Over the next decade, dozens of American cooks schooled in the authentic cooking of Spain and trained in Spanish restaurants, will begin to populate the United States. In due time, hundreds, then thousands, will serve up a cuisine that is not Mexican, or Caribbean, or Latin American, but one faithful to Spain. Not only will they staff a national roster of credibly Spanish restaurants, but they will go on to create new ones. Ultimately, that will ramp up American demand for the wine and products of Spain.
(Thank god that jerk iberico ham hasn’t become a thing in America.)
It’s always been Andres’s life goal to get the program running (as he told the center’s founder Dorothy Cann Hamilton, “We have to do a Spanish school…I’m sorry Italy got to you first“). But with the seemingly endless economic crisis imperiling the farmers and producers of Spain’s food, Andres is steadfast in his goal to “push for the next level of quality in Spanish cuisine.”

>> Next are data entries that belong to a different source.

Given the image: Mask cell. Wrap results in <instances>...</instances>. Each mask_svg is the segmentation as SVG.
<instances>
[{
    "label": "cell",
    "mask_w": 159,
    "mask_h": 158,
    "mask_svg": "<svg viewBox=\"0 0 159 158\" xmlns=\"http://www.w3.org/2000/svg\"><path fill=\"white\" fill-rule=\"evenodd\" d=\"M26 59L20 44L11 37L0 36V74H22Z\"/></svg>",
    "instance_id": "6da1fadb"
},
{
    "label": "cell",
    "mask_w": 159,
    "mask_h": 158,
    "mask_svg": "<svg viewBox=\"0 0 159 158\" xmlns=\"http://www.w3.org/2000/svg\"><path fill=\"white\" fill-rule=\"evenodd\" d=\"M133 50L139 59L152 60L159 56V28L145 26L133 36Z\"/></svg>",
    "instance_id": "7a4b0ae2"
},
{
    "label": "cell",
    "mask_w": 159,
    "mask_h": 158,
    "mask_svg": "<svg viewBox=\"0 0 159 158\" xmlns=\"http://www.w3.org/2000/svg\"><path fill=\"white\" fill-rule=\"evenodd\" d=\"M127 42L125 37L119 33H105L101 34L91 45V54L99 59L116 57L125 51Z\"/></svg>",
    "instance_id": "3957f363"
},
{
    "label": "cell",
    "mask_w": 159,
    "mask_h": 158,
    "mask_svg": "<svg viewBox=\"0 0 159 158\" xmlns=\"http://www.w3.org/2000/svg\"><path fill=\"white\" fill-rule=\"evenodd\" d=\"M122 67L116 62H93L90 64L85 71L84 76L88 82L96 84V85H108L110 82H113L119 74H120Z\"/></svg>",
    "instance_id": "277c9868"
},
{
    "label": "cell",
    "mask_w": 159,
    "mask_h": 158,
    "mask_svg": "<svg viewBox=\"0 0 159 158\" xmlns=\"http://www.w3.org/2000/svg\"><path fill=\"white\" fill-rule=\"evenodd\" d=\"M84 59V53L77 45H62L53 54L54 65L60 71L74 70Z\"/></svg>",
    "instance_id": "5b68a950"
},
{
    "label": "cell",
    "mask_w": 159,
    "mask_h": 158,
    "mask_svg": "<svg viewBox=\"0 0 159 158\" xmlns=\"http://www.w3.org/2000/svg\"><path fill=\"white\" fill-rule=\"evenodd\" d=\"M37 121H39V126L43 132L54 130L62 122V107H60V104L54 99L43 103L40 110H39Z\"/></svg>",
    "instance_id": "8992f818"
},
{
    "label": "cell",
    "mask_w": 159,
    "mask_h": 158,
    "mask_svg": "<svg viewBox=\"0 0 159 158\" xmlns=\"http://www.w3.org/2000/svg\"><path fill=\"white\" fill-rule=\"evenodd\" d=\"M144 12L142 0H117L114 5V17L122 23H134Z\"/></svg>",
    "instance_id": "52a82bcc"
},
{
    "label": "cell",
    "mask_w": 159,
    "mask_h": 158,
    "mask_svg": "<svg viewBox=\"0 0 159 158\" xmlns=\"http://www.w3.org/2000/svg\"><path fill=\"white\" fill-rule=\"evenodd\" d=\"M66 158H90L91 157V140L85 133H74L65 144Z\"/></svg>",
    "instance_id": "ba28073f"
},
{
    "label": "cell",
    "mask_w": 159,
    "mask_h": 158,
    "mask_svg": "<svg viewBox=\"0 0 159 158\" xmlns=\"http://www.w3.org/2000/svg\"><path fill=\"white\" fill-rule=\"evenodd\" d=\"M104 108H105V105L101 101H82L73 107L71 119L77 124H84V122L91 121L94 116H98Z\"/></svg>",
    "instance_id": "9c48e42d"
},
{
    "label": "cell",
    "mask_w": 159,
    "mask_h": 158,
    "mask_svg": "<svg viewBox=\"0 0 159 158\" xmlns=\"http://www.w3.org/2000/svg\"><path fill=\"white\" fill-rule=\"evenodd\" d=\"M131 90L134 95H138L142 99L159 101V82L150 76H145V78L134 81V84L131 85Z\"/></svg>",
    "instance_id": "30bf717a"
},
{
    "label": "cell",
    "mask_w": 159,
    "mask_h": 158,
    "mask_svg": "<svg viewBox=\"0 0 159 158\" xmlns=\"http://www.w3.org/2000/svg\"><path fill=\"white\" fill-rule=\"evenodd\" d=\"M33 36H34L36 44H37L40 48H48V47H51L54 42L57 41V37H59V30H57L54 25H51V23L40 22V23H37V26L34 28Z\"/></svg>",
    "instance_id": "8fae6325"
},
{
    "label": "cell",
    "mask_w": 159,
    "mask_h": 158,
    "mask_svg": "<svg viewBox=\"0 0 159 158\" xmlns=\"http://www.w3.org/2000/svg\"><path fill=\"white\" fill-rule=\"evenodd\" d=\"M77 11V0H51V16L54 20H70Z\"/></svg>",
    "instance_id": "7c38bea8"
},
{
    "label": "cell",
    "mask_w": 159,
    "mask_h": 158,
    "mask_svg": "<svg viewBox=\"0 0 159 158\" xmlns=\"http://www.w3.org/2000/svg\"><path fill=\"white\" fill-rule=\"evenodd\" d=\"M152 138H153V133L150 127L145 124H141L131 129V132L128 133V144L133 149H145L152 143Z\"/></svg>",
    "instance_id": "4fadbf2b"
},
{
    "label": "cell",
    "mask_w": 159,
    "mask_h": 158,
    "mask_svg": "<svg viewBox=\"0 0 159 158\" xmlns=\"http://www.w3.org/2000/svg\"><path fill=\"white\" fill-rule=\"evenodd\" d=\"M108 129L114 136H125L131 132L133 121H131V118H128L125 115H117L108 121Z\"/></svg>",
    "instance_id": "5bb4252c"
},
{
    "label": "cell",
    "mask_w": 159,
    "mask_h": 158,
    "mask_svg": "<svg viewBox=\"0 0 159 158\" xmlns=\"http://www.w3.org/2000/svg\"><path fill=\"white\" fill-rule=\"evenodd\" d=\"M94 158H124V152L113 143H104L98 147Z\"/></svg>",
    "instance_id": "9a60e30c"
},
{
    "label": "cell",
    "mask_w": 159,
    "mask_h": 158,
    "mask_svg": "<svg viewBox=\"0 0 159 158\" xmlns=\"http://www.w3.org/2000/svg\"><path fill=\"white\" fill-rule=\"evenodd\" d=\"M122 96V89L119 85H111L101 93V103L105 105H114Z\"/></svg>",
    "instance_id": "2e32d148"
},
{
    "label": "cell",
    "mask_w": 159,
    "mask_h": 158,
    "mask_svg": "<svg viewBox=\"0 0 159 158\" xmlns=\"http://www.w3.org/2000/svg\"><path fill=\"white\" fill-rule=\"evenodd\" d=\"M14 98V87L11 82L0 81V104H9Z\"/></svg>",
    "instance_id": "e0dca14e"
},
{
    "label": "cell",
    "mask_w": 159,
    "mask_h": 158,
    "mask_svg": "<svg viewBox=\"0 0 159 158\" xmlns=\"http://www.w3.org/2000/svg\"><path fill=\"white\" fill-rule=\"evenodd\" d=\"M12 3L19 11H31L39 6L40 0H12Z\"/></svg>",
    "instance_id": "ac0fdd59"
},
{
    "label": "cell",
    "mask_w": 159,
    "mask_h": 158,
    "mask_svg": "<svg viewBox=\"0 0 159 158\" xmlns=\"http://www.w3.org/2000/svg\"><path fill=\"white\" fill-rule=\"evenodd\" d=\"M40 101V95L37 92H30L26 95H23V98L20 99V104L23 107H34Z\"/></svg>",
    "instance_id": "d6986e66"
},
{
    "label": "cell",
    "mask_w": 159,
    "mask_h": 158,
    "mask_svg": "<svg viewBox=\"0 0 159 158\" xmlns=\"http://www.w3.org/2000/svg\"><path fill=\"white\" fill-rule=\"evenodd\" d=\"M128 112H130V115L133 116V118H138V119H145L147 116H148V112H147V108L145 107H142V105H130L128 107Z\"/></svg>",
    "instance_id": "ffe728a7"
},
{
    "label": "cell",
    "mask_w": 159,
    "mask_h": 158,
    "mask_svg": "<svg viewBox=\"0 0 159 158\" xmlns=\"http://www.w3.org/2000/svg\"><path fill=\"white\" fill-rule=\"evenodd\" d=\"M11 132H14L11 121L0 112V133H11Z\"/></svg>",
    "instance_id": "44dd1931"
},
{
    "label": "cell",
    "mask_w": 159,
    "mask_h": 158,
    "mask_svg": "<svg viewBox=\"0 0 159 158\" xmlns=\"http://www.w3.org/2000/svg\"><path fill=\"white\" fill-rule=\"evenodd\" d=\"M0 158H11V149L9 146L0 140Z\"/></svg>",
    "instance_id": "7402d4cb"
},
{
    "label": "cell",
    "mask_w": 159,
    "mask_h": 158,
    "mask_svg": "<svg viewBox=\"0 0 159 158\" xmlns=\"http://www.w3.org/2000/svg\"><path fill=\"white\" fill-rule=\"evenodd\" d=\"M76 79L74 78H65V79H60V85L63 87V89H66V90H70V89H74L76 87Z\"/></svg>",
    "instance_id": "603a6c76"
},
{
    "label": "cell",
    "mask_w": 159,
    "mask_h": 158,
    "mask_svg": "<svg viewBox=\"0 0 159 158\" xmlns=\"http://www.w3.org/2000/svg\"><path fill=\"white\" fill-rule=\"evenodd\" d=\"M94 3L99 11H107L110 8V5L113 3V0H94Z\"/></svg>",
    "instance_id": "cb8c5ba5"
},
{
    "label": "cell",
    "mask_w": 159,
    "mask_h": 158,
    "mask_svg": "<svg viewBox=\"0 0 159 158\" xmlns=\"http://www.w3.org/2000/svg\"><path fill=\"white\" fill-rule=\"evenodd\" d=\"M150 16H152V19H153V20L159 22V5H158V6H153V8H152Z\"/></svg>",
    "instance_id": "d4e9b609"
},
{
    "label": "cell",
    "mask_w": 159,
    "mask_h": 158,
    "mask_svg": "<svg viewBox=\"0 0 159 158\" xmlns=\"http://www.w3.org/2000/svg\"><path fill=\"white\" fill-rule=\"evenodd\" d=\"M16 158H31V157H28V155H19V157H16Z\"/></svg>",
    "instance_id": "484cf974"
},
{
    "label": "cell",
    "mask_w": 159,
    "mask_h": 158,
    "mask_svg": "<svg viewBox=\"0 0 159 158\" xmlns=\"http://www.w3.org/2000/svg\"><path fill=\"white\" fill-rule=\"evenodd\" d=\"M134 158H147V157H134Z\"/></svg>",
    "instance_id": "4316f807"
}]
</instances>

“If eventually we create a pool of thousands of people graduating from the program, this opens the possibility of thousands of new American restaurants putting out more authentic cooking,” Mr. Andrés said of the $5 million program, which includes, among other things, a trip to Spain and an “intensive kitchen Spanish program.” (From our own personal experiences, kitchen Spanish includes a lot of swears and putdowns to one’s manhood, regardless of whether one is a man or not. Maybe kitchen Spanish from Spain is different.)